Dans son véritable discours sur la méthode où l’on trouve tous les ingrédients pour qu’un constructeur puisse réussir dans le MotoGP d’aujourd’hui, Davide Brivio s’est arrêté sur un cas qu’il connait très bien : Suzuki. C’est en effet lui qui a posé les fondations de cette équipe officielle qui a rapporté un titre mondial pilotes en 2020 à une firme qui a remercié ses troupes en leur donnant leur congé fin 2022. Un vrai gâchis et d’autant plus grand lorsque l’on écoute l’Italien. Car Suzuki avait tout pour continuer à faire de belles choses en Grand Prix, ayant réussi la synthèse entre le conservatisme du Japon et l’audace européenne.

Une synthèse qui est loin d’être acquise chez Honda comme chez Yamaha en vue d’une saison 2023 où les deux blasons joueront leur réputation. Mais elle est possible puisque le compatriote Suzuki avait compris, dès 2016, sous l’impulsion de Davide Brivio, que l’assumer était un impératif pour s’ouvrir la voie du succès. Dans son entretien fleuve et édifiant dont on a déjà parlé et que l’on trouve sur slick-magazine, il explique les tenants et les aboutissants lorsqu’il était en fonction dans le box de la marque d’Hamamatsu en Grand Prix.

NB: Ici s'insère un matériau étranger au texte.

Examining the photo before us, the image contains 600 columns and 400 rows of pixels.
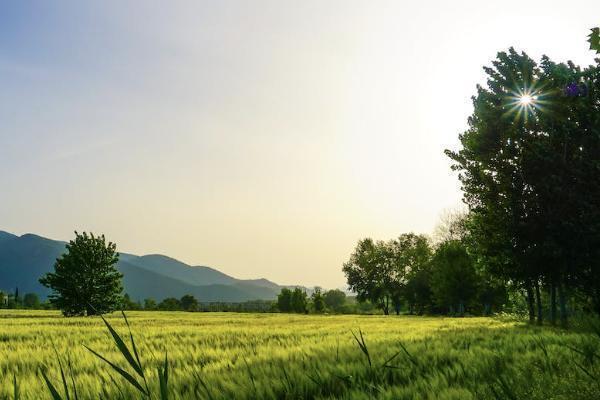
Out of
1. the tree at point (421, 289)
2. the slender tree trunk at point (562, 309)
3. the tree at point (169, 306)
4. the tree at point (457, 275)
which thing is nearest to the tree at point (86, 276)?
the tree at point (457, 275)

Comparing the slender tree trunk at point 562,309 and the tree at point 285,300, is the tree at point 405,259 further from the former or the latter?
the slender tree trunk at point 562,309

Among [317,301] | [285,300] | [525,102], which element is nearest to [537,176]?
[525,102]

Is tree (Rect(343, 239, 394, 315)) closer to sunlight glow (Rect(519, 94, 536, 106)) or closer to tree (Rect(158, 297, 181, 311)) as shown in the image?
tree (Rect(158, 297, 181, 311))

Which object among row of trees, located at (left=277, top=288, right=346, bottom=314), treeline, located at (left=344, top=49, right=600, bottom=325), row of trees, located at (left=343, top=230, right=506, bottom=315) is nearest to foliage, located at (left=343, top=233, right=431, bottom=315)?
row of trees, located at (left=343, top=230, right=506, bottom=315)

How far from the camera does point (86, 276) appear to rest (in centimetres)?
4800

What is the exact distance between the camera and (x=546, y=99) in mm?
18422

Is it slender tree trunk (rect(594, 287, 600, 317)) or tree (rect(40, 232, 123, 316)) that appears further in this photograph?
tree (rect(40, 232, 123, 316))

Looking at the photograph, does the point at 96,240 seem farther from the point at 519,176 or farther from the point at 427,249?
the point at 427,249

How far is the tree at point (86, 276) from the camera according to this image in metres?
46.6

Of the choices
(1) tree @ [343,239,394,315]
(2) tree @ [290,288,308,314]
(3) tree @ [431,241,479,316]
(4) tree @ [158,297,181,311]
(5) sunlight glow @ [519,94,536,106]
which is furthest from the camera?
(2) tree @ [290,288,308,314]

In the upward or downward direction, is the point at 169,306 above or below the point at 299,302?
below

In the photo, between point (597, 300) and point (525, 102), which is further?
point (525, 102)

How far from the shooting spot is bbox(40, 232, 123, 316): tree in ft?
153

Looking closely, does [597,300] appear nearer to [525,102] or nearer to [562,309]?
[562,309]
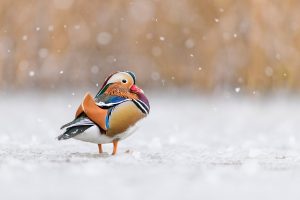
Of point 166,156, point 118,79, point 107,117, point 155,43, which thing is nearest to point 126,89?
point 118,79

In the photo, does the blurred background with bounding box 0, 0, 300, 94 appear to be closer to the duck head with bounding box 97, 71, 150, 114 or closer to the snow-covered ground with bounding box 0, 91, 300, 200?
the snow-covered ground with bounding box 0, 91, 300, 200

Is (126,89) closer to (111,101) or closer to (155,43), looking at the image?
(111,101)

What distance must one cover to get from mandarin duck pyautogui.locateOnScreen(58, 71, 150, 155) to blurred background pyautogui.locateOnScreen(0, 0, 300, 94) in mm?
3758

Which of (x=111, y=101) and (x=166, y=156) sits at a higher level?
(x=111, y=101)

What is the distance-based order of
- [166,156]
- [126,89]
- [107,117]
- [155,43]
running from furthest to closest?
[155,43] → [166,156] → [126,89] → [107,117]

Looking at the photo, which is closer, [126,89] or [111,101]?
[111,101]

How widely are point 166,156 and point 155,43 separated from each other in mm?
3656

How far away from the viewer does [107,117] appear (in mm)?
4457

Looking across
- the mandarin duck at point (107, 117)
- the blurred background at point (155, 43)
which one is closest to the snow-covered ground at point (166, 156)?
the mandarin duck at point (107, 117)

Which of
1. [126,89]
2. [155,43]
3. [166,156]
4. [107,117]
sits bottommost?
[166,156]

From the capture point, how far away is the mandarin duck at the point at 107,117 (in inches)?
175

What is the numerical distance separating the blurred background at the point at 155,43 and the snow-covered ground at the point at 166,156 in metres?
0.43

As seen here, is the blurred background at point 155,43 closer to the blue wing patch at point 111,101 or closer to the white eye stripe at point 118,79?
the white eye stripe at point 118,79

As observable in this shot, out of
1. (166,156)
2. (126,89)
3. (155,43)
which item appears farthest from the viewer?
(155,43)
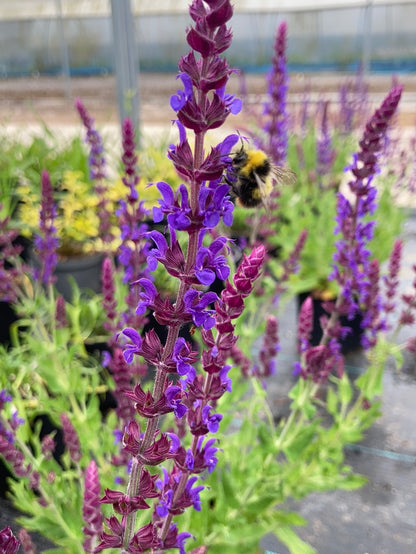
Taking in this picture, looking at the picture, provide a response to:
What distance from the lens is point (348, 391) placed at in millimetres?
1875

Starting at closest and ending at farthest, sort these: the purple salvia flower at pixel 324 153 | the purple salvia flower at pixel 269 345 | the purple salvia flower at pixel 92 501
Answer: the purple salvia flower at pixel 92 501
the purple salvia flower at pixel 269 345
the purple salvia flower at pixel 324 153

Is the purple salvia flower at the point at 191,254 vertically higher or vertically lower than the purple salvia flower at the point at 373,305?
higher

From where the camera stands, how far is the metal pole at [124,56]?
3787mm

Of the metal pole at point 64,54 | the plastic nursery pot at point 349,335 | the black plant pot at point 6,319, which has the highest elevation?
the metal pole at point 64,54

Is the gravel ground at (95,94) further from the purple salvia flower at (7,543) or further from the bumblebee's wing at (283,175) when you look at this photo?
the purple salvia flower at (7,543)

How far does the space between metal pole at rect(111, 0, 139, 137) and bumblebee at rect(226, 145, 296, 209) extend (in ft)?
8.22

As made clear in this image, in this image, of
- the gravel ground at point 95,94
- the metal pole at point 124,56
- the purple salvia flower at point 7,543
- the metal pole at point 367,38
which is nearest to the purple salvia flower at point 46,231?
the purple salvia flower at point 7,543

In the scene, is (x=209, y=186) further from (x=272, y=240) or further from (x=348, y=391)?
(x=272, y=240)

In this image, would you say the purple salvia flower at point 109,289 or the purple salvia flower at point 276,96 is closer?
the purple salvia flower at point 109,289

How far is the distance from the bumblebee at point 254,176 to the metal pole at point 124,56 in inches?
98.7

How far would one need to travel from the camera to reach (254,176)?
1397 mm

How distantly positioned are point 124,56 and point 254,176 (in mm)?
2964

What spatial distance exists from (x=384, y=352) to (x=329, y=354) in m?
0.41

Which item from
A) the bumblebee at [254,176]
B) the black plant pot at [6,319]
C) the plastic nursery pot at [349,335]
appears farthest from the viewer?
the plastic nursery pot at [349,335]
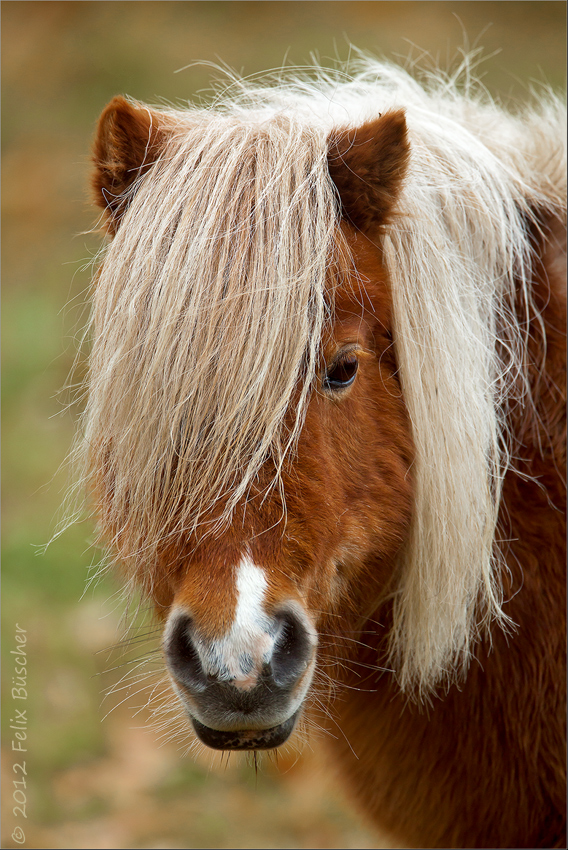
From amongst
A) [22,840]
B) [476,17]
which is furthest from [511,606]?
[476,17]

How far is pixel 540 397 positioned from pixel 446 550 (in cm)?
53

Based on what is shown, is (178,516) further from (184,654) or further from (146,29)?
(146,29)

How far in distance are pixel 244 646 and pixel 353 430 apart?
0.50 m

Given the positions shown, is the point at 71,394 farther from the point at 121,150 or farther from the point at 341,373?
the point at 341,373

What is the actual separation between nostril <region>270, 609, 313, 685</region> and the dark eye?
1.48ft

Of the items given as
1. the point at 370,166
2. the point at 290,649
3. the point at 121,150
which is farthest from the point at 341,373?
the point at 121,150

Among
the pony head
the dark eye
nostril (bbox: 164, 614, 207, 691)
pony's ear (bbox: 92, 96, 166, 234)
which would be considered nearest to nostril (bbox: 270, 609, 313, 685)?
the pony head

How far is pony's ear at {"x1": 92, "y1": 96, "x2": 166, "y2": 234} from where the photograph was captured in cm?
138

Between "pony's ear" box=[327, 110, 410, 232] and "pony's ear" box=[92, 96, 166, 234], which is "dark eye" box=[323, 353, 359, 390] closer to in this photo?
"pony's ear" box=[327, 110, 410, 232]

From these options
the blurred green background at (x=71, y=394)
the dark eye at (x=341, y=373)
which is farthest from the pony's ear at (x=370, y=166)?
the blurred green background at (x=71, y=394)

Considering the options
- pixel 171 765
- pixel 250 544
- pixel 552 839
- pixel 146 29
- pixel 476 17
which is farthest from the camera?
pixel 476 17

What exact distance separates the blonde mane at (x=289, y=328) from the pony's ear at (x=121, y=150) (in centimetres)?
4

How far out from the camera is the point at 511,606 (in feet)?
5.72

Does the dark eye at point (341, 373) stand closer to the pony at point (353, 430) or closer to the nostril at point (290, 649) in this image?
the pony at point (353, 430)
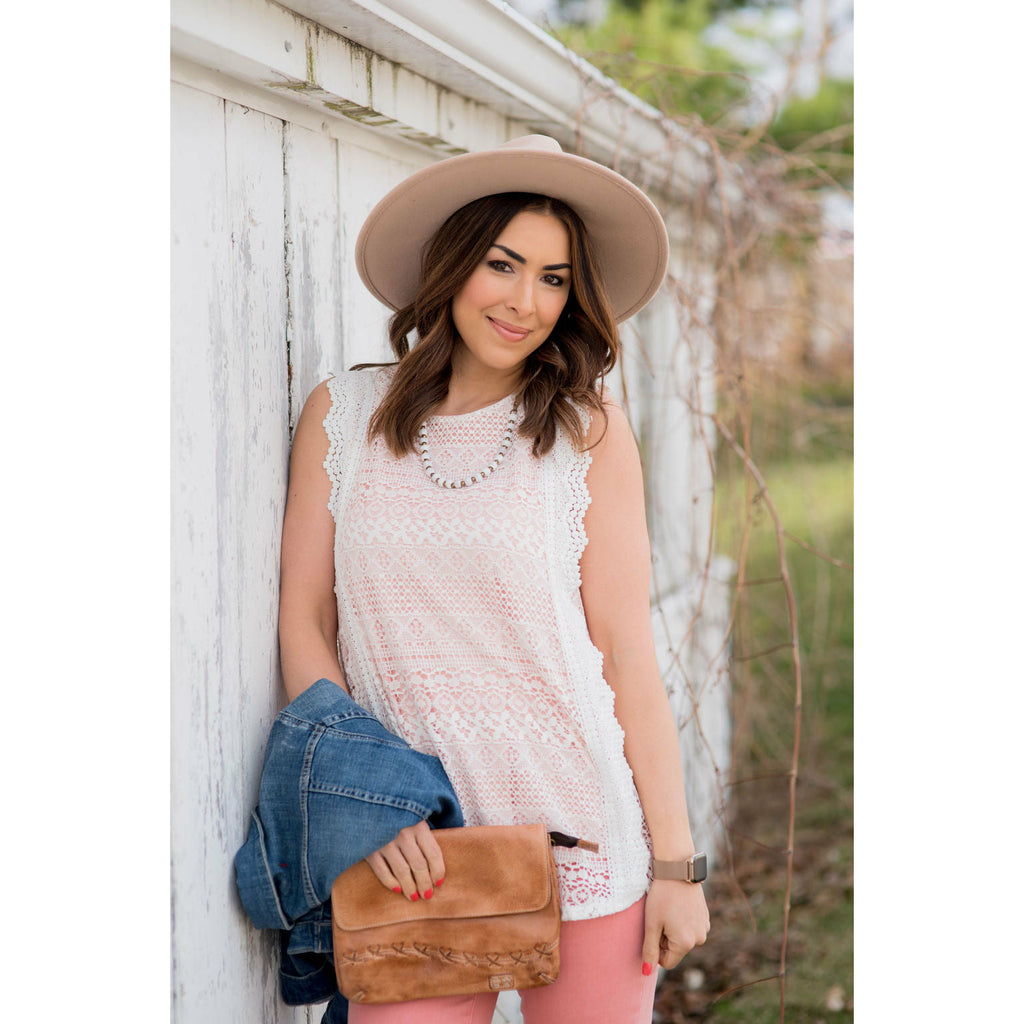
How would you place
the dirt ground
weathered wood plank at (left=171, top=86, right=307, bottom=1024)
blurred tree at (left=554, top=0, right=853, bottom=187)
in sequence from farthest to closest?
blurred tree at (left=554, top=0, right=853, bottom=187) < the dirt ground < weathered wood plank at (left=171, top=86, right=307, bottom=1024)

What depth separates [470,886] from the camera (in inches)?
59.0

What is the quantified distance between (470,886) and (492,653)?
0.35 metres

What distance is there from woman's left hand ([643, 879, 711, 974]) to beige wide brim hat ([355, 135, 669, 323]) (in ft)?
3.31

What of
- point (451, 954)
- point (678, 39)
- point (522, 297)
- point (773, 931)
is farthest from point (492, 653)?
point (678, 39)

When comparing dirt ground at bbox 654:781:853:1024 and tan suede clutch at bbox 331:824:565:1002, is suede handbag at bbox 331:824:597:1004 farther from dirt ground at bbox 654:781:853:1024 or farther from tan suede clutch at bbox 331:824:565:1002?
dirt ground at bbox 654:781:853:1024

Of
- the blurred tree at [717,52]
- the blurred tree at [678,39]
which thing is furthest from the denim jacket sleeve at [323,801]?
the blurred tree at [717,52]

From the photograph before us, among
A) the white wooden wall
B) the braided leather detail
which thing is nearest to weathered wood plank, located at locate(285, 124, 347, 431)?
the white wooden wall

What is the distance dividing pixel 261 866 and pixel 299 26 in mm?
1277

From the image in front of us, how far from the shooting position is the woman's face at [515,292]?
167cm

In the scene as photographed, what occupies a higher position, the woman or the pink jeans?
the woman

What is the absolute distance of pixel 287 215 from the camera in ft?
5.71

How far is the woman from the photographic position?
64.0 inches
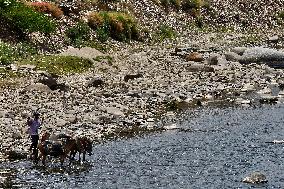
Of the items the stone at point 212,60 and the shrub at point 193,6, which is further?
the shrub at point 193,6

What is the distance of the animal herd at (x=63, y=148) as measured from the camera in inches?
1342

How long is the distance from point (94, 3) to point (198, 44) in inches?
554

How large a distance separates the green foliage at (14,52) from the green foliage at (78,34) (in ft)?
22.0

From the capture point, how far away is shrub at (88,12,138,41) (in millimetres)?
75750

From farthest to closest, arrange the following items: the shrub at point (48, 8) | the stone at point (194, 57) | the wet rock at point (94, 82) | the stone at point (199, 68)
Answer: the stone at point (194, 57) < the shrub at point (48, 8) < the stone at point (199, 68) < the wet rock at point (94, 82)

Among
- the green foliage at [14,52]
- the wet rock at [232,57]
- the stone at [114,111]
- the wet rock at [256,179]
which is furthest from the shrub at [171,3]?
the wet rock at [256,179]

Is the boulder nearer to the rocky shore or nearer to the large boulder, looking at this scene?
the rocky shore

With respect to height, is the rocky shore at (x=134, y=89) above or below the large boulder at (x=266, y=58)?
below

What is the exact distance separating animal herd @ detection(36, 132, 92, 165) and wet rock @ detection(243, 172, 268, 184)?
8245 mm

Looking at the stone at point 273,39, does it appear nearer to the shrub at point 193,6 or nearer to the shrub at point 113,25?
the shrub at point 193,6

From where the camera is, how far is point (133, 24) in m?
81.7

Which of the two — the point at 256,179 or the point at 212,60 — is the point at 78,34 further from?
the point at 256,179

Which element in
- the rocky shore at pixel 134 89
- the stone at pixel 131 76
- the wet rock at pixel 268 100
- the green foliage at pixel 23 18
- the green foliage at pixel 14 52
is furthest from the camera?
the green foliage at pixel 23 18

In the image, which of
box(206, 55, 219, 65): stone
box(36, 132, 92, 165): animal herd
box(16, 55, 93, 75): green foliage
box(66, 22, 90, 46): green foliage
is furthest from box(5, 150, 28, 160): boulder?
box(206, 55, 219, 65): stone
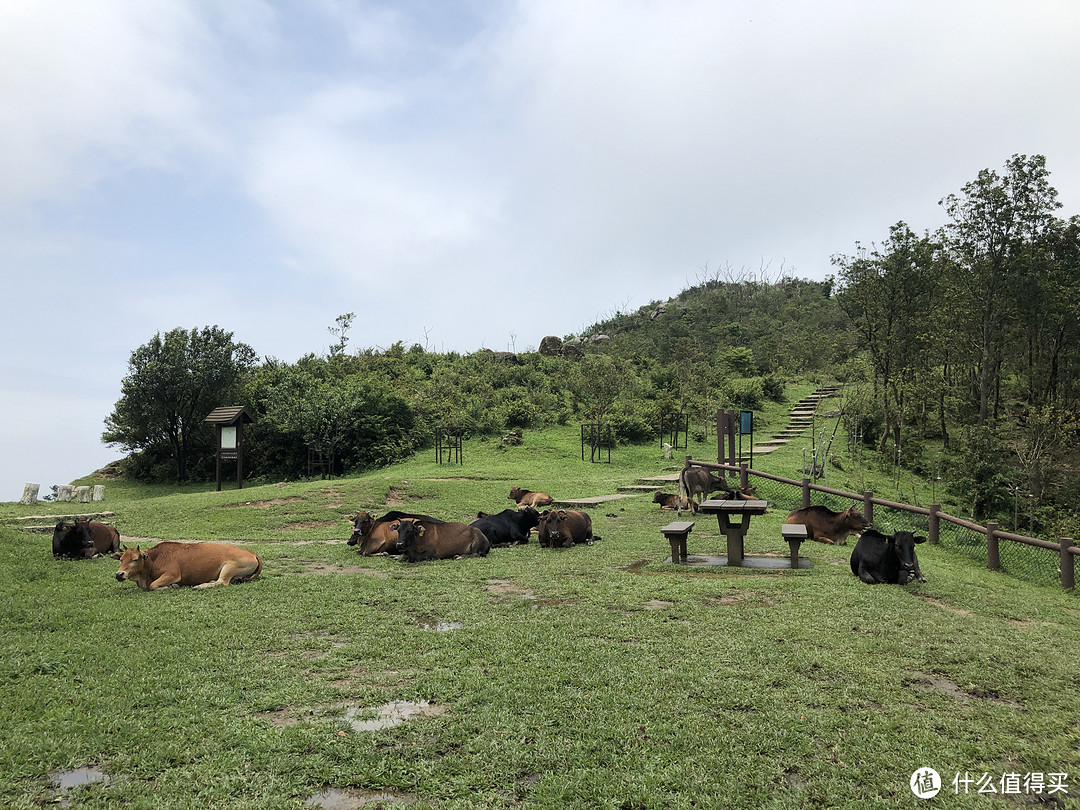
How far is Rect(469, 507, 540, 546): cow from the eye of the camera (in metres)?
11.9

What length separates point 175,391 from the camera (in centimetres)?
3228

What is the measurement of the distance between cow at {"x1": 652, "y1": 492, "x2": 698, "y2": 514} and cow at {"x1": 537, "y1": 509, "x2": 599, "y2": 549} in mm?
4988

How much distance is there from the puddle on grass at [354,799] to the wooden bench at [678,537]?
22.4ft

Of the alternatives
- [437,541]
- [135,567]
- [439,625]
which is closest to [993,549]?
[437,541]

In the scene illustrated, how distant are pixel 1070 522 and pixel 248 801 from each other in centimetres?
2276

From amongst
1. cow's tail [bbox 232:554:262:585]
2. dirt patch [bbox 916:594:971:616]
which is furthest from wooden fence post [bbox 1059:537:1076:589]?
cow's tail [bbox 232:554:262:585]

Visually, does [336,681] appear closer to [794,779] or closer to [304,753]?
[304,753]

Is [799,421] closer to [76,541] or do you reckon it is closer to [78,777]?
[76,541]

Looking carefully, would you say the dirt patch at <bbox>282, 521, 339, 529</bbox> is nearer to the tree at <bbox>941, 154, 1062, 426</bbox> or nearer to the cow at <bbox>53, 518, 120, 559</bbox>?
the cow at <bbox>53, 518, 120, 559</bbox>

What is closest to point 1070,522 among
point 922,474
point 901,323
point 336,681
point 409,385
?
point 922,474

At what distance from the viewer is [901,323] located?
28641 mm

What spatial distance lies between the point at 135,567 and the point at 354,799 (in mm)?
6077

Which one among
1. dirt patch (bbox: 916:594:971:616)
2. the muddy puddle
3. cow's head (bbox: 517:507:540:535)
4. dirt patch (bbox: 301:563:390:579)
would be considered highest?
cow's head (bbox: 517:507:540:535)

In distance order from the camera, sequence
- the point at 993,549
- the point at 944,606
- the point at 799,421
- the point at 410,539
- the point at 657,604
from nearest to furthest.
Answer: the point at 657,604
the point at 944,606
the point at 410,539
the point at 993,549
the point at 799,421
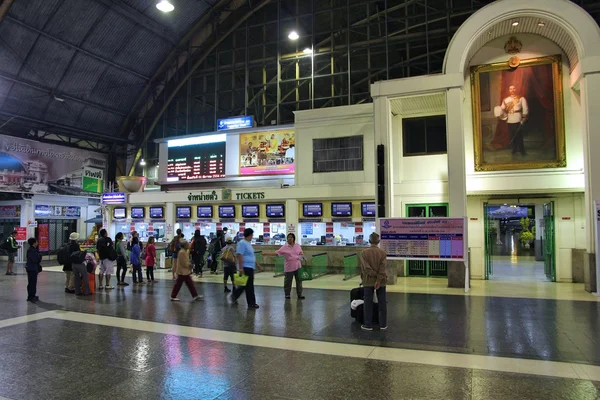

Pour bien se faire comprendre, il fait clairement le distinguo entre Suzuki et ses compatriotes Yamaha et Honda : « permettez moi de souligner que Suzuki était différent » commence l’Italien. « Lorsque nous avons commencé à construire l’organisation, on était au début de ce changement de mentalité, et ça a marché. Par exemple, au moins deux fois par an, nos ingénieurs italiens se rendaient au Japon pour exposer leur point de vue sur certains problèmes rencontrés en piste. Évidemment, ils ne sont pas allés donner des ordres, mais à notre avis pour expliquer ce dont la meilleure moto avait besoin, en pensant également à l’année suivante ».

Concrètement, cela se passait ainsi : « on leur disait : « nous pensons que ceci ou cela est nécessaire », et les ingénieurs japonais du département course ont étudié la situation et les données que nous avons fournies. Au début, ils étaient sceptiques, mais ensuite ce sont eux qui nous demandaient toujours des données et les utilisaient tout le temps. Ensuite, bien sûr, ils ont fait ce qu’ils pensaient être juste, mais nous avons pu transférer des informations au Japon qui, autrement, avaient du mal à y parvenir. En fait, nous avons lentement grandi pour gagner en 2020… et nous n’avions pas le budget que les autres ont toujours eu. Disons donc que nous n’avons jamais été l’équipe classique à l’ancienne ».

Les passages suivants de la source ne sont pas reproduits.